**Record set**.

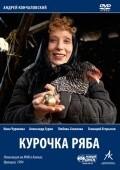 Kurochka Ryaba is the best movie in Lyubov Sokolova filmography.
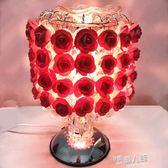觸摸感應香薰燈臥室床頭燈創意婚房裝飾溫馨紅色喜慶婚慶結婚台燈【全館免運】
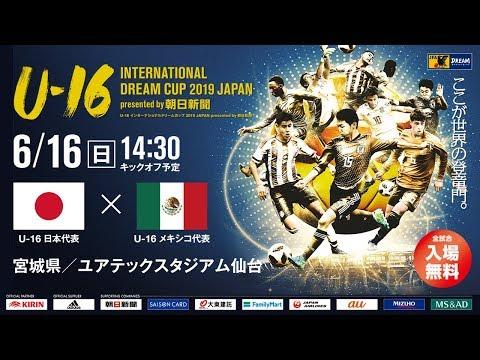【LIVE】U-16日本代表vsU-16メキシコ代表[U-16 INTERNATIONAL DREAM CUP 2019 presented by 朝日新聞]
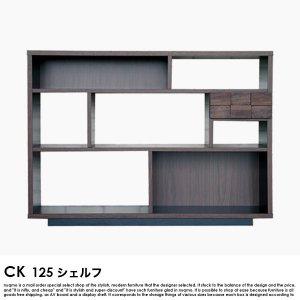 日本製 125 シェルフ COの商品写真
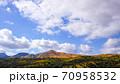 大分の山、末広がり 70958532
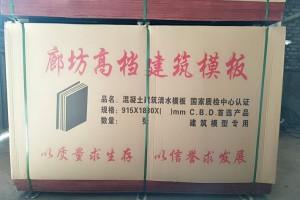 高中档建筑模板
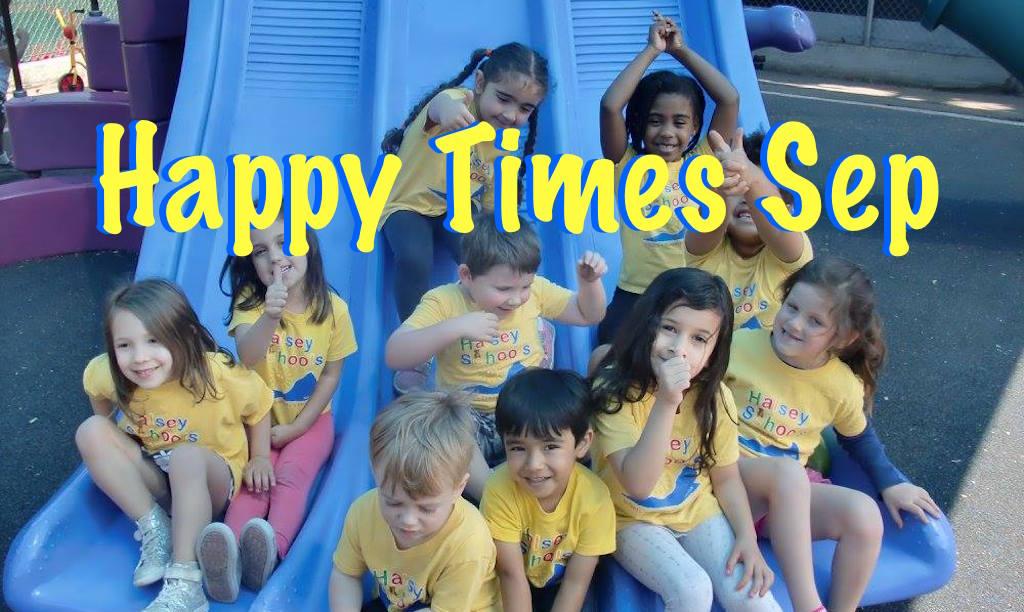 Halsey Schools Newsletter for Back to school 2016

==

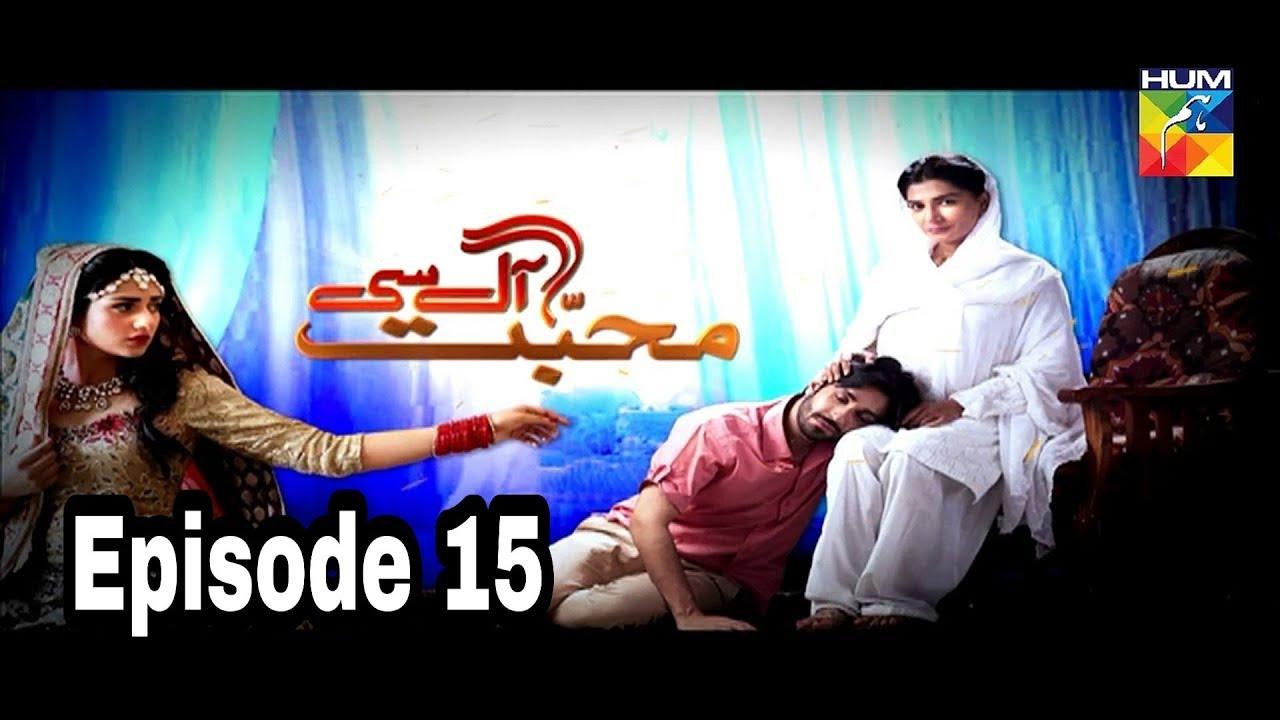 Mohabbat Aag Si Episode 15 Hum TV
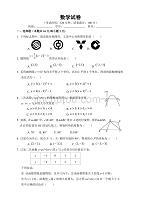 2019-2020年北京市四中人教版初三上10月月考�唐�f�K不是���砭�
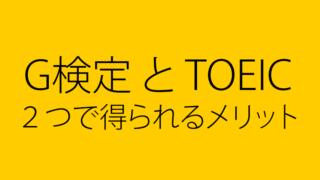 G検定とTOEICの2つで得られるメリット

**What to produce**. Going by the data above, give back only the lines from the one containing "Kurochka Ryaba is" through the one containing "Halsey Schools Newsletter", exactly as they stand, both ends included and no images.

**Result for this exercise**.
 Kurochka Ryaba is the best movie in Lyubov Sokolova filmography.
觸摸感應香薰燈臥室床頭燈創意婚房裝飾溫馨紅色喜慶婚慶結婚台燈【全館免運】
【LIVE】U-16日本代表vsU-16メキシコ代表[U-16 INTERNATIONAL DREAM CUP 2019 presented by 朝日新聞]
 日本製 125 シェルフ COの商品写真
 大分の山、末広がり 70958532
 高中档建筑模板
 Halsey Schools Newsletter for Back to school 2016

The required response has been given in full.